Exercises ::
1) According to the Instant Replay plugin post, roughly how long should the Write Pause be set to?
2) Rewrite the part of the Instant Replay plugin post that opens with the words containing "It's effectively a" and closes with "what have you.", replacing "Stinger Transition" with "Swipe Transition".
3) Name every setting that the Instant Replay plugin post describes.

Passage shown ::
# Instant Replay



## adocilesloth (Oct 22, 2017)

adocilesloth submitted a new resource:

Instant Replay - Plugin to facilitate Instant Replays in live streams

*Instant Replay OBS Studio*
This plugin is designed to provide the ability to add Instant Replays into a live stream.
It's effectively a combination of the "Automatic Scene Switching" and "Per Scene Volume" (from OBS Classic) plugins to allow instant replays in live streams.

It's designed to work along side a Stinger Transition, but it will function with cuts or fades or what have you.

*An example:*





*Settings (Tools -> Instant Replay Settings):*





Fill out the settings as desired.

Enable - Enables/disable the plugins
Write Pause (s) - Pause to allow OBS to write the replay file. OBS can't instantly write a file. ~10 seconds should be okay. Find something that works for you
Transition Pause (ms) - Length of the transition in milliseconds. If the stinger is at 30fps, multiply the number of frames by 33. If the stinger is at 60fps, multiply the number of frames by 16.

Material ::
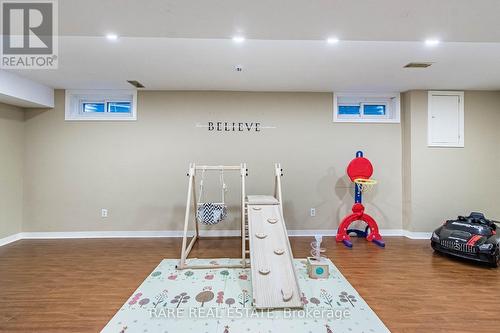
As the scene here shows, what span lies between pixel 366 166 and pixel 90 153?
16.3 feet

Final results ::
1) About 10 seconds.

2)
It's effectively a combination of the "Automatic Scene Switching" and "Per Scene Volume" (from OBS Classic) plugins to allow instant replays in live streams.

It's designed to work along side a Swipe Transition, but it will function with cuts or fades or what have you.

3) Enable, Write Pause (s), Transition Pause (ms)